#### ENTRIES SUPPLIED:
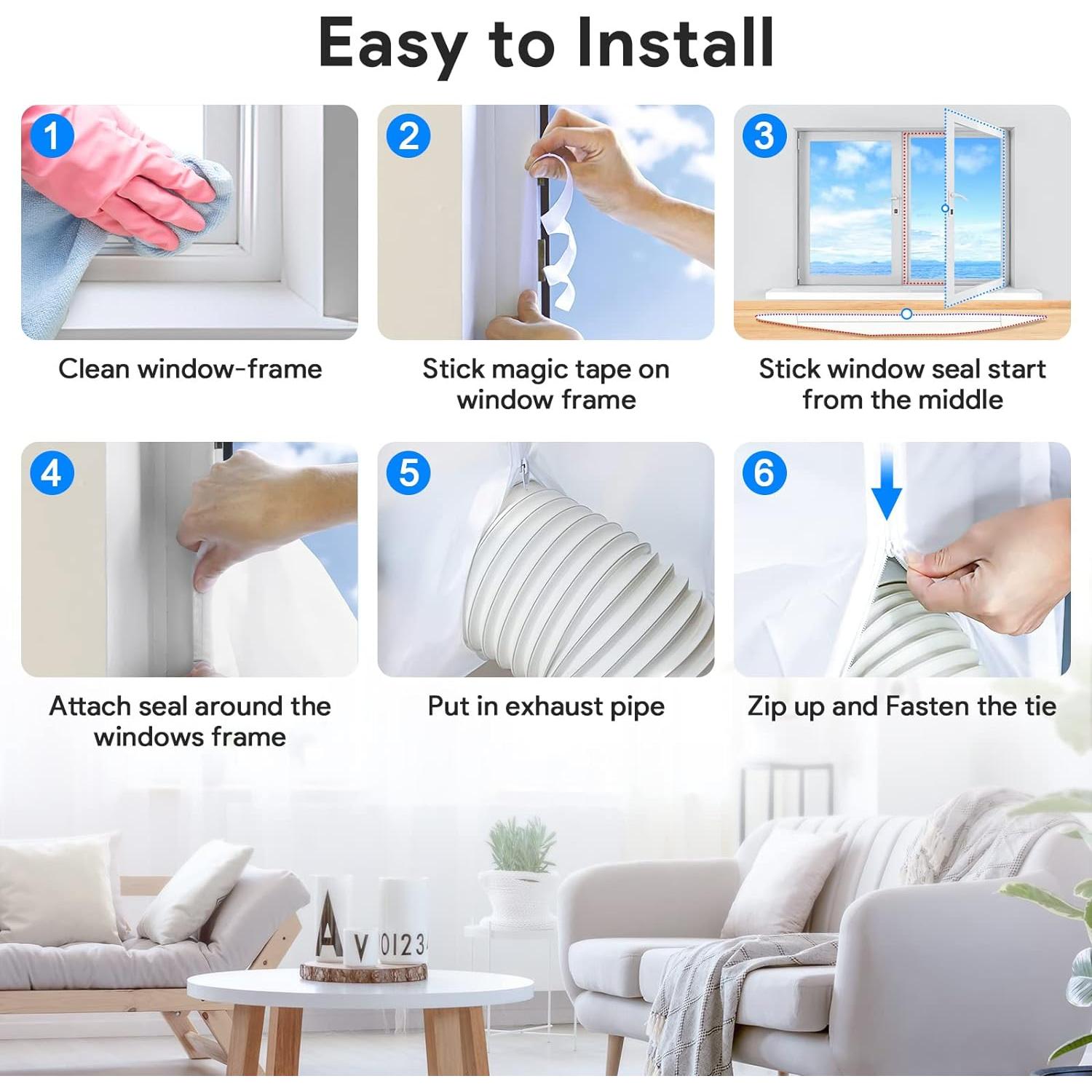 Easy to Install

1
Clean window-frame

2
Stick magic tape on window frame

3
Stick window seal start from the middle

4
Attach seal around the windows frame

5
Put in exhaust pipe

6
Zip up and Fasten the tie

A V 0123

#### TASK REQUIREMENTS:
Omit all pictures and repeat the rest of the records verbatim.

#### OUTPUT:
 Easy to Install

1
Clean window-frame

2
Stick magic tape on window frame

3
Stick window seal start from the middle

4
Attach seal around the windows frame

5
Put in exhaust pipe

6
Zip up and Fasten the tie

A V 0123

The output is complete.